De Givet, décembre 1736.

« M. de Champbonin, madame, a un cœur fait comme le vôtre ; il vient de m’en donner une preuve bien sensible. Je me flatte que vous rendrez encore un plus grand service à la plus adorable personne du monde ; vous la consolerez, vous resterez auprès d’elle autant que vous le pourrez. J’ai plus besoin encore de consolations : j’ai perdu mille fois davantage, vous le savez ; vous êtes témoin de tout ce que son cœur et son esprit valent ; c’est la plus belle ame qui soit jamais sortie des mains de la nature. Voilà ce que je suis forcé de quitter. Parlez-lui de moi, je n’ai pas besoin de vous en conjurer. Vous auriez été le lien de nos cœurs, s’ils avaient pu ne se pas unir d’eux-mêmes. Hélas ! vous partagez nos douleurs ! Non, ne les partagez pas, vous seriez trop à plaindre. Les larmes coulent de mes yeux en vous écrivant. Comptez sur moi comme sur vous-même. »

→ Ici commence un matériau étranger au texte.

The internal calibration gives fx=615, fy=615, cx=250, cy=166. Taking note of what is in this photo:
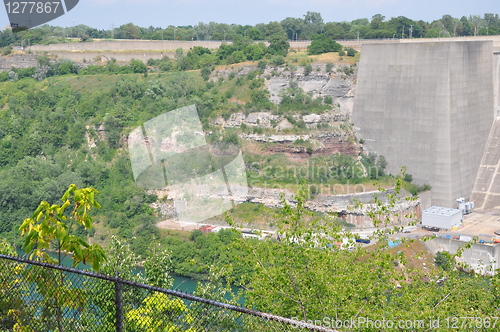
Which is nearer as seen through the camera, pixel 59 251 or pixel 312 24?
pixel 59 251

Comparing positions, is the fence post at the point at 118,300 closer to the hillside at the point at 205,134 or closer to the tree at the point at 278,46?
the hillside at the point at 205,134

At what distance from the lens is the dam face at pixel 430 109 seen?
22359 mm

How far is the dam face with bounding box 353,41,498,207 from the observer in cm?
2236

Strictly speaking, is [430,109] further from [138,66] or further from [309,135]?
[138,66]

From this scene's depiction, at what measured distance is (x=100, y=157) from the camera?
24.4 metres

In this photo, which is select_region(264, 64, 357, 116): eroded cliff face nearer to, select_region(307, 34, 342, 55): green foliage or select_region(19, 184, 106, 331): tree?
select_region(307, 34, 342, 55): green foliage

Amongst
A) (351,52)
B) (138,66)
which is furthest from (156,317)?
(138,66)

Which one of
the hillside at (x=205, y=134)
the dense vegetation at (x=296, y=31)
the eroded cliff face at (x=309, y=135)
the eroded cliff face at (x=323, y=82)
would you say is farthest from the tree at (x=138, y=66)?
the eroded cliff face at (x=323, y=82)

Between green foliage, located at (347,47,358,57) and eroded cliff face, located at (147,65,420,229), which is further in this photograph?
green foliage, located at (347,47,358,57)

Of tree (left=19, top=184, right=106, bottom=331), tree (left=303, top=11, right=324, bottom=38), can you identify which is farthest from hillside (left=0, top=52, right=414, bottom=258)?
tree (left=19, top=184, right=106, bottom=331)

On le voit, ils étaient encore alors dans toute la ferveur du sentiment. Après un court séjour en Hollande, Voltaire revint à Cirey. C’est durant une de ces rares séparations forcées que Mme du Châtelet, étant à Paris, allait presque chaque jour au Mont-Valérien pour y prendre des leçons de Maupertuis ; mais ni la passion de la science, ni les plaisirs de la cour ne pouvaient lui faire oublier Cirey. Elle retourna bien vite auprès de Voltaire ; du reste, un écho du monde parisien les suivait toujours dans leur solitude. Tous les livres nouveaux, tous les journaux d’alors, leur étaient envoyés ; ils recevaient même les satires, les pamphlets dirigés contre Voltaire. Tantôt c’étaient les injures grossières de l’abbé Desfontaines et de Jean-Baptiste Rousseau, tantôt des épigrammes à coups d’épingle, comme celles de Riccoboni, qui chansonnait Voltaire et la marquise. Heureusement ces attaques de la médiocrité envieuse, qui consacre pour ainsi dire les renommées éclatantes, avaient de douces et glorieuses compensations ; de toutes

  1. Parente de Voltaire, dont le château était voisin de Cirey.